Ставшая центром притяжения для героев, соприкоснувшихся с нечистой силой, посетившей Москву, лечебница для душевнобольных объединила всех потерявших голову, столкнувшихся с иррациональным проявлением жизни — и не только густую, как у ограниченных сугубо земными заботами обывателей (Жорж Бенгальский, Никанор Иванович Босой, Василий Степанович, Андрей Фокич и целый сонм зрителей Варьете и сотрудников «финзрелищного сектора»), но и полную мыслей о сущности человеческого бытия, как у страдающего от сердечной черствости мира творца — мастера.

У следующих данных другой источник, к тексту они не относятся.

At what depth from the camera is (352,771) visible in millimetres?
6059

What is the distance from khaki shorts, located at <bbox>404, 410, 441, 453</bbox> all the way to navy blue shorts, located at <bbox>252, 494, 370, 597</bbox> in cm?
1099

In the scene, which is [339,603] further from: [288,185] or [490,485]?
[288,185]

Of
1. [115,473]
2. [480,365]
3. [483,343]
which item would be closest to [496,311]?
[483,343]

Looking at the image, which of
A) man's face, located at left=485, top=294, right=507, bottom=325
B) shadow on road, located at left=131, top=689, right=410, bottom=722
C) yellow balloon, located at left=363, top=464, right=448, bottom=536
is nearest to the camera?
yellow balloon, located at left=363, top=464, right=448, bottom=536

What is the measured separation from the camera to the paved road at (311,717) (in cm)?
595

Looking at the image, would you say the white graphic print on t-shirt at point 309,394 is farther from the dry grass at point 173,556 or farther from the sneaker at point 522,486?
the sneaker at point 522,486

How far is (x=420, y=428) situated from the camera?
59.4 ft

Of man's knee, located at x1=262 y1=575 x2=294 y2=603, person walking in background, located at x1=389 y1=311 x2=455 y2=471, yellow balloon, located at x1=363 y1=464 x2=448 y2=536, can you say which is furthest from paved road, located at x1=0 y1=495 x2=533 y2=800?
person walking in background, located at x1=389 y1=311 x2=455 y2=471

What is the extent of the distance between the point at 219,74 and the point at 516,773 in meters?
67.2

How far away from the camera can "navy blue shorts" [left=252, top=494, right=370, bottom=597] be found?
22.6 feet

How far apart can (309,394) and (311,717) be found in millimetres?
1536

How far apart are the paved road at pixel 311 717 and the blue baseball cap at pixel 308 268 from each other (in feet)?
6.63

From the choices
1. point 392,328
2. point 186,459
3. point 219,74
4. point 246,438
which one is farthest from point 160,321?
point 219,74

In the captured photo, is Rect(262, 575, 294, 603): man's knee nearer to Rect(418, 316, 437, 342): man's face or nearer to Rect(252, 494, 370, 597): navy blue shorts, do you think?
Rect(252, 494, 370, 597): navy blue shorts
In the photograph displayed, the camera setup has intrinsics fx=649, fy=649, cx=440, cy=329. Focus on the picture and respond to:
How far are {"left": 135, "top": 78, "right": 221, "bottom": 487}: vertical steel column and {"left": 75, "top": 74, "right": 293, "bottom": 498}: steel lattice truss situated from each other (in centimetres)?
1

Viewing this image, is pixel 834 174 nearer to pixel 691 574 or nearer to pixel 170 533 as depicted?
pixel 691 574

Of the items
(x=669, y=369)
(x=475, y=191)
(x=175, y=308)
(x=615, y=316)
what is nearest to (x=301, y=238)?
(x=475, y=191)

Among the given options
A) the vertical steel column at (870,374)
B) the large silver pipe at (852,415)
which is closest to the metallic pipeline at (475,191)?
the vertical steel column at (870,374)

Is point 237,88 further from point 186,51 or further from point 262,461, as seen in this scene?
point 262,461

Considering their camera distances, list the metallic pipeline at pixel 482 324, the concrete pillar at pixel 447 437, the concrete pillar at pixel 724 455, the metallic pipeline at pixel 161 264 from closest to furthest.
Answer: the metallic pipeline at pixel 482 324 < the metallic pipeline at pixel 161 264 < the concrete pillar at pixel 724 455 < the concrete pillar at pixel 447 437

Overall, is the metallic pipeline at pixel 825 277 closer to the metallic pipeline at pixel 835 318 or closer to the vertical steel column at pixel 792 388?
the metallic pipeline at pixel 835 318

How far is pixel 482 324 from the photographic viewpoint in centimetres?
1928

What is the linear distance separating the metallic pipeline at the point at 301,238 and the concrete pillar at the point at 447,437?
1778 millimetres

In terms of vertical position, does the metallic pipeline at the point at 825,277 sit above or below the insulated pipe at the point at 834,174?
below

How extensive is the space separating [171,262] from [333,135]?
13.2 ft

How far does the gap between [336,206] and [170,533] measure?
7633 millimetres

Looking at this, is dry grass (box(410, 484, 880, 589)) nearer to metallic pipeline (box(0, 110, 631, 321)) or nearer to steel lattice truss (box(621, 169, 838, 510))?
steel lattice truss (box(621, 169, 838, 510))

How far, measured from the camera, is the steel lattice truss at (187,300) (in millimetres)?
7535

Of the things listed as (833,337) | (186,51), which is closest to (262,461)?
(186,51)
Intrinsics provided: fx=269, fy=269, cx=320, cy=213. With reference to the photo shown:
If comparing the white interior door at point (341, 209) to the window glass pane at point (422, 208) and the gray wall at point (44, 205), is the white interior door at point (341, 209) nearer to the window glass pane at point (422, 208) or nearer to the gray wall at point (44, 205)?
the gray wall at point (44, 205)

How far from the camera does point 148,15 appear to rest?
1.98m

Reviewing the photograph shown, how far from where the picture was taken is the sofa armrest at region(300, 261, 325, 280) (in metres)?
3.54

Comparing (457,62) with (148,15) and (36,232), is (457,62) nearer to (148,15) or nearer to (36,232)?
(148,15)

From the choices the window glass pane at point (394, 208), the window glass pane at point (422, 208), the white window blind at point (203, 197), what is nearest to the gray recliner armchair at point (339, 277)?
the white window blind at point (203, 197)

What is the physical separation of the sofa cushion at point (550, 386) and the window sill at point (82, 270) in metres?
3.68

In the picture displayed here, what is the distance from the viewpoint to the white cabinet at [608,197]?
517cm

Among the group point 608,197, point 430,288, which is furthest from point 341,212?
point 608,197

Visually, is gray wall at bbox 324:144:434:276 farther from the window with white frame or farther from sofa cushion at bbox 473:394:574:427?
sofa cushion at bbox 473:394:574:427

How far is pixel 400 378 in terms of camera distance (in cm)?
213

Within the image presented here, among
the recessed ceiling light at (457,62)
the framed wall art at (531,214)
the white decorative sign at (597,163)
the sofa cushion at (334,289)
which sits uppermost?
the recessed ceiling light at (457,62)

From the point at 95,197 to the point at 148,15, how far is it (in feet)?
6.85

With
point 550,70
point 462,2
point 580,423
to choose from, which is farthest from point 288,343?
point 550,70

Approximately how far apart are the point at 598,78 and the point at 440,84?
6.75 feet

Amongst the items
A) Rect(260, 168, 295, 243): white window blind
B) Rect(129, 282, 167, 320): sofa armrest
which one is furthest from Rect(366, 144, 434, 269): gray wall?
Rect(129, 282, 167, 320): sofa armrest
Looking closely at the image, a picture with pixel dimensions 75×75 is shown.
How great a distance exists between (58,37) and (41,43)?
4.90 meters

Пустой головой, обремененной пустым (материалистически-атеистическим) знанием о действительности, «жертвует» в конце концов узревший иную реальность поэт Иван Бездомный. Вопреки внушениям Берлиоза он отказывается от притязаний самодовольной логики, не способной объяснить тайны мироздания сенсуально-эмпирическим способом, превозносимым председателем Массолита и лишенным сколько-нибудь прочных оснований в деле познания истины. Ведь только свет евангельской мудрости, открытой сокрушенному сердцу, может излечить больную голову уставшего от неверия человека. Таким светом для Ивана Николаевича Понырева становится благая весть о «бродячем философе» Иешуа Га-Ноцри, поведанная «романтическим мастером».